Kedua, tahap perkembangan interpretatif diperlihatkan secara terus menerus dan dengan cara yang berbeda selama dua atau tiga abad setelah wahyu sebagai fiqh mengembangkan dan memberikan tanggapan interpretatif lain. Ia merupakan intervensi praktis antara aplikasi tekstual harfiah dan aplikasi bersyarat. Sementara itu yang terpenting dari intervensi ini bahwa Fiqh membatasi pemukulan seperti itu sampai pada ghayr mubarrih, tidak menimbulkan bahaya. Selanjutnya fiqh menginterpresikan pemukulan hanya bersifat ramziyyun, simbolis saja. Hal ini menegaskan pemahaman tekstual penggunaan untuk melakukan tindak kekerasan rumah tangga atau percekcokan pasutri yang tidak henti-hentinya. Para ahli hukum tampaknya ingin menyatakan dalam konteks sosiologis yang ada dan mengatakan pemahaman tujuan kontekstual yang mungkin juga didasarkan pada preseden contoh yang dialami Nabi.
Dalam buku Quran and Women, Amina menggarap potensi tahap ketiga perkembangan berdasarkan inspirasi dari bacaan yang dia gunakan dalam konteks wawasannya. Makna ganda dapat diambil dari berbagai penggunaan dan definisi untuk kata daraba sebagaimana yang disebutkan dalam al-Qur’an dan di buku-buku lain. Bidang luas nuansa linguistik dan daftar definisi yang luas diberikan oleh kamus bahasa Arab dan leksikon Lisan al-‘Arab ini menunjukkan bahwa dapat saja lebih banyak makna yang harus diperhatikan dan kemudian diterapkan dalam usaha untuk memahami ayat tersebut. Dari sini diketahui bahwa kata daraba memiliki arti tidak hanya memukul tetapi juga berarti melakukan perjalanan.
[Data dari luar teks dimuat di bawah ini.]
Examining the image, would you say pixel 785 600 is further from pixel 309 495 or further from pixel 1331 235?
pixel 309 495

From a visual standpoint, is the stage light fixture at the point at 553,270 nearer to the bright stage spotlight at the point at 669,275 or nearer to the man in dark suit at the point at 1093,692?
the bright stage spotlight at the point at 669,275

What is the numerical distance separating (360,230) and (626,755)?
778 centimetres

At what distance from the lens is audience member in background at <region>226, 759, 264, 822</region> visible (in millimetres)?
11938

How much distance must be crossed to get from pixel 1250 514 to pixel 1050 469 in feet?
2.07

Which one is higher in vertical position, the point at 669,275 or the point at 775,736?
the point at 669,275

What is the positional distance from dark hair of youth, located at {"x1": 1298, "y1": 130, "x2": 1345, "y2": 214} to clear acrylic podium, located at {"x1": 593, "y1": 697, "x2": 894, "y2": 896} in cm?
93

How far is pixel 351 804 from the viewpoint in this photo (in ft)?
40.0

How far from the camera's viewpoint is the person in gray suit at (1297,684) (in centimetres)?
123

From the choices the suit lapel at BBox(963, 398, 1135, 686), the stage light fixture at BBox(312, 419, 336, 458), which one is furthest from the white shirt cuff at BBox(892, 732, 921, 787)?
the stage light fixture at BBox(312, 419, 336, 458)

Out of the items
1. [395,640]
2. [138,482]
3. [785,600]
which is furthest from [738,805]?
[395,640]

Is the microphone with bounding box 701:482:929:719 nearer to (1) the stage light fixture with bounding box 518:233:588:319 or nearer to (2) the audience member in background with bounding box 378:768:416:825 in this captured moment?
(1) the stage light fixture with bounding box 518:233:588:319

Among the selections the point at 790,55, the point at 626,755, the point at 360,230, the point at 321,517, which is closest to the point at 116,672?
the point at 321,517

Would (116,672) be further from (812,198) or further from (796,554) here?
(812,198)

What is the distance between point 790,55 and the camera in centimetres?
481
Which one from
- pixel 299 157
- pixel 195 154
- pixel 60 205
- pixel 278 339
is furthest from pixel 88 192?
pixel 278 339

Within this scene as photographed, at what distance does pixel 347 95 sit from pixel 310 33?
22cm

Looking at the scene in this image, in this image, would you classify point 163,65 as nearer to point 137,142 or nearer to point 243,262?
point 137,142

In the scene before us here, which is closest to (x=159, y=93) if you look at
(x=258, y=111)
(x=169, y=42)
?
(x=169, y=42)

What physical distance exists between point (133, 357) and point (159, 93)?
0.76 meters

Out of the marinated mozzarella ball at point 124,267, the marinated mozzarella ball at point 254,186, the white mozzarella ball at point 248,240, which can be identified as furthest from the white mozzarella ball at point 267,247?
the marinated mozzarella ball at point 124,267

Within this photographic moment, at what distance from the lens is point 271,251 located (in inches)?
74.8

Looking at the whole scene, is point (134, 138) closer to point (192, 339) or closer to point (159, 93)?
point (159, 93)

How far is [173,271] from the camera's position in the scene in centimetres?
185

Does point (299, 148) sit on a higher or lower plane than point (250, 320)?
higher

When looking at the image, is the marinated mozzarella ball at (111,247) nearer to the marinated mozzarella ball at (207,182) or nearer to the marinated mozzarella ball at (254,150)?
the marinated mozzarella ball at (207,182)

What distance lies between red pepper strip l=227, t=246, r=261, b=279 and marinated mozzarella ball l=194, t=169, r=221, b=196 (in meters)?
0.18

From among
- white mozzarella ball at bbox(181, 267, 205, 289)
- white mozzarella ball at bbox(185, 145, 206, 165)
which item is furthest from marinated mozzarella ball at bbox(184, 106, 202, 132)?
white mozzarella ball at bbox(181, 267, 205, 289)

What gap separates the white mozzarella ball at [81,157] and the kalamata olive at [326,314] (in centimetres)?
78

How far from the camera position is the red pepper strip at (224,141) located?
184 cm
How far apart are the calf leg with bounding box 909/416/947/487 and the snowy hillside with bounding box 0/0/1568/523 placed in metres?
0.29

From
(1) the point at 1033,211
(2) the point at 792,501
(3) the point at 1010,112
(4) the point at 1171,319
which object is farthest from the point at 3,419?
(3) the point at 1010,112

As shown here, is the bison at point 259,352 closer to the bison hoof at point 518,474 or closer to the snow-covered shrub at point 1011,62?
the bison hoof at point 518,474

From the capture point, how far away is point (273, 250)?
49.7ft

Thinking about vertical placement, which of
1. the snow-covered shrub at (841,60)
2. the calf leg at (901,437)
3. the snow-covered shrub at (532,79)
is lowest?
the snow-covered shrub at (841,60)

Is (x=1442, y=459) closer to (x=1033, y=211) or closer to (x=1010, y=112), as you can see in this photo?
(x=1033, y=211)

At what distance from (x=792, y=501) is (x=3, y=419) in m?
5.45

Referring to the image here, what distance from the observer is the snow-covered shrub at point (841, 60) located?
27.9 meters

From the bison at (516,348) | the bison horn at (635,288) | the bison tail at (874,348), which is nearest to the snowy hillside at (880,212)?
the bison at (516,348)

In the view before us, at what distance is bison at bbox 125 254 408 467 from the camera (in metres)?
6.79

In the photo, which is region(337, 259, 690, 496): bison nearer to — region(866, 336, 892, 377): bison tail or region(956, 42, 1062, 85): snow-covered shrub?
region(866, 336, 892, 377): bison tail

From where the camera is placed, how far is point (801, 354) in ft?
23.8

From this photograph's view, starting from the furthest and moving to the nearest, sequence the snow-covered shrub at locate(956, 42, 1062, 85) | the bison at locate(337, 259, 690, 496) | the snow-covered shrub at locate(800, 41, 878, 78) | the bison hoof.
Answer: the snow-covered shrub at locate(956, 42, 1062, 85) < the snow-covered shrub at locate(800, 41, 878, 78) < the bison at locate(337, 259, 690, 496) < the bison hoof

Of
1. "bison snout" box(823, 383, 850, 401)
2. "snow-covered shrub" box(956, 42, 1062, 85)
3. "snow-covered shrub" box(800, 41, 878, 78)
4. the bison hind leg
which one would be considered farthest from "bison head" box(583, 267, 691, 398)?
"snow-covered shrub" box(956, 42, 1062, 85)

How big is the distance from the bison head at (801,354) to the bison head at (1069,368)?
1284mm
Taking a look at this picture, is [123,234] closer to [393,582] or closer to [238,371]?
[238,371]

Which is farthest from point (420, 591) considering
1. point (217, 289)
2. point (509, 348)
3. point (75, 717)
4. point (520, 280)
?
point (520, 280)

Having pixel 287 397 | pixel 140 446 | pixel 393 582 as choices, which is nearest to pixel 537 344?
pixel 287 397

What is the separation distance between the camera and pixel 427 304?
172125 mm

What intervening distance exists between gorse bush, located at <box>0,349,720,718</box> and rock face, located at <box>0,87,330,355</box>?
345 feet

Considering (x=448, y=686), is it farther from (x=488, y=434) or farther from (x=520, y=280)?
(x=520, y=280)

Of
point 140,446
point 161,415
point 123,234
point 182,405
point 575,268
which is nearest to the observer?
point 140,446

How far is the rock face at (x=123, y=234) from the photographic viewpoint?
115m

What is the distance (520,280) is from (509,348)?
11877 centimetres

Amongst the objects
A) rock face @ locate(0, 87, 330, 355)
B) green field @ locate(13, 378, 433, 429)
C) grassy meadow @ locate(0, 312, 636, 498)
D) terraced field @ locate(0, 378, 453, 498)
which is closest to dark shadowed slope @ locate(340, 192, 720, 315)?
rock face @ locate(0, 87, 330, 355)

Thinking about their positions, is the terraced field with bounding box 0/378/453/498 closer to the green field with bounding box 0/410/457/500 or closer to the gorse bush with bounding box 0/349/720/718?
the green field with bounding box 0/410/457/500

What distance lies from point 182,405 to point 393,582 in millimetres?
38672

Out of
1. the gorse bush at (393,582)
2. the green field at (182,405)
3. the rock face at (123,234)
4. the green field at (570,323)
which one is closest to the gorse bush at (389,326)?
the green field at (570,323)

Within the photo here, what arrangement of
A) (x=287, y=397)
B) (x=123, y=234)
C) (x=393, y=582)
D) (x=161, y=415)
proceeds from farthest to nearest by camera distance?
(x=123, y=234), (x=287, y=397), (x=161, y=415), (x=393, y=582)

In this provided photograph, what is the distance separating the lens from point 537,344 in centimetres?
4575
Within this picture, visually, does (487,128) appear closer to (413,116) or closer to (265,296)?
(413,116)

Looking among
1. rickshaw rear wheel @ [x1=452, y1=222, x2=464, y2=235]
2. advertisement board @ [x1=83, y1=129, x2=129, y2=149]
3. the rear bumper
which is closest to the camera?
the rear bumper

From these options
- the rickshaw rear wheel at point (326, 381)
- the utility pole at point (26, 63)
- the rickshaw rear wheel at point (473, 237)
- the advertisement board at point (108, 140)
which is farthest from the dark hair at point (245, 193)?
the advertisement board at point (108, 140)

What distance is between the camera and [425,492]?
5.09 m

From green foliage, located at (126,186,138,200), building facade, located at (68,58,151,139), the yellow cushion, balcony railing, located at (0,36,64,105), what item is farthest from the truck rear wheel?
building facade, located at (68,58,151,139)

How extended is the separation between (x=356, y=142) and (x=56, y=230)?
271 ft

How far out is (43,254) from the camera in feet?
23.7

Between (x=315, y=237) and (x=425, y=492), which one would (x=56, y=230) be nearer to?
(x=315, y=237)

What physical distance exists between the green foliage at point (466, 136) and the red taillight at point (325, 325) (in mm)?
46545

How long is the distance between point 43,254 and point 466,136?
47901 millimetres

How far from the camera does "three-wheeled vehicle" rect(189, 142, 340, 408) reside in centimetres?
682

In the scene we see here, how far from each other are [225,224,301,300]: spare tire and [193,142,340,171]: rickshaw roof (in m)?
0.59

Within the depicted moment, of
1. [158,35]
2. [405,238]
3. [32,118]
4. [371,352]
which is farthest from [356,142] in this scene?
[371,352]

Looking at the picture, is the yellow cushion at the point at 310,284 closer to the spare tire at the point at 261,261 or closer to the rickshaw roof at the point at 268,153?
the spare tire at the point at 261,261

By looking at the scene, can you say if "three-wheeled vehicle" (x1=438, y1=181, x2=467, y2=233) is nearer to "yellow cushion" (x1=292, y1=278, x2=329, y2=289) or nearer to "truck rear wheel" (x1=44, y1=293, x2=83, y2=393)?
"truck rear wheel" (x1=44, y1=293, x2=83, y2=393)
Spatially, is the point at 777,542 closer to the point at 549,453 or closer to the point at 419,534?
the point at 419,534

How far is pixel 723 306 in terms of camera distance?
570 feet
Tahap terakhir yang dia kemukakan di sini dalam konteks pengetahuan manusia sekarang dan data eksplisit kekerasan rumah tangga dengan mempertimbangkan informasi yang dikumpulkan dari penelitian tentang dan pengalaman perempuan yang diperlakukan kejam. Di sini dapat diajukan gagasan bahwa laki-laki tidak dapat diterima jika memukul istrinya. Dorongan atau tujuan apapun untuk menerapkan ayat ini dengan cara seperti melanggar prinsip-prinsip lain teks itu sendiri, terutama dorongan untuk menegakkan keadilan dan martabat manusia, sebagaimana yang diupayakan oleh Allah untuk dipahami umat manusia sekarang ini (Amina Wadud, 2006: 2001-2003).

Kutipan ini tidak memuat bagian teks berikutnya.